• **INSTRUCTION**
Copy the entries starting at the line that contains "Within this picture, of" and continuing through the last entry, changing "closest" to "nearest" and keeping everything else the same.

(Entries from a spatial question set)
• • •
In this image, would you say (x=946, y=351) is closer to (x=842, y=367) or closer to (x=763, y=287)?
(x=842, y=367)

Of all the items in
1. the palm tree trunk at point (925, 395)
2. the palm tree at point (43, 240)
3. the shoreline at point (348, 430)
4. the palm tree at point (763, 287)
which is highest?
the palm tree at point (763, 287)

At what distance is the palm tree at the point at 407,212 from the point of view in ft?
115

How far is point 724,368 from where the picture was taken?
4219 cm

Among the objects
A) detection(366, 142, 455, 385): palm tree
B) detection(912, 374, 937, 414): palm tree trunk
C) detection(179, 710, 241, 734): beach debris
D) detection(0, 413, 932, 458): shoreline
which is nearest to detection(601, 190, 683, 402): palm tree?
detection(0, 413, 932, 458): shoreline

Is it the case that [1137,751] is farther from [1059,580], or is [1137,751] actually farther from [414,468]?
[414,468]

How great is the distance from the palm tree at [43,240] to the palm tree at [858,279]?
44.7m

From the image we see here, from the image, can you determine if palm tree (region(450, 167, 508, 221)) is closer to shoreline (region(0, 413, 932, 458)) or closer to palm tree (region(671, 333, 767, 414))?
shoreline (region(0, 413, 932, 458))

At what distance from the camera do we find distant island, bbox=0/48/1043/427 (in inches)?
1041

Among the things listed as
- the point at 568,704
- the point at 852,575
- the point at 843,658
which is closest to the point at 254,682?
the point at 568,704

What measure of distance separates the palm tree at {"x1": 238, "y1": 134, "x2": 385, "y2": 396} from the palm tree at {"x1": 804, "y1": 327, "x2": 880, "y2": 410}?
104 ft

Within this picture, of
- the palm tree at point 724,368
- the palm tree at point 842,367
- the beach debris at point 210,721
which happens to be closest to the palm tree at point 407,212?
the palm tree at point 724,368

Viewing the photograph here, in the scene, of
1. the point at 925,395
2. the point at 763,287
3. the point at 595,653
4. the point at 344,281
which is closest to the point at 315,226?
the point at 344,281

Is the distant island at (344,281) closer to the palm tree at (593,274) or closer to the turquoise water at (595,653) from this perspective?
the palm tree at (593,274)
• • •
• **SOLUTION FOR THIS EXERCISE**
Within this picture, of
- the palm tree at point 724,368
- the palm tree at point 842,367
- the beach debris at point 210,721
which happens to be nearest to the palm tree at point 407,212?
the palm tree at point 724,368

Viewing the photograph here, in the scene, of
1. the point at 925,395
2. the point at 763,287
3. the point at 595,653
4. the point at 344,281
which is nearest to the point at 315,226?
the point at 344,281

Is the distant island at (344,281) closer to the palm tree at (593,274) or closer to the turquoise water at (595,653) from this perspective?
the palm tree at (593,274)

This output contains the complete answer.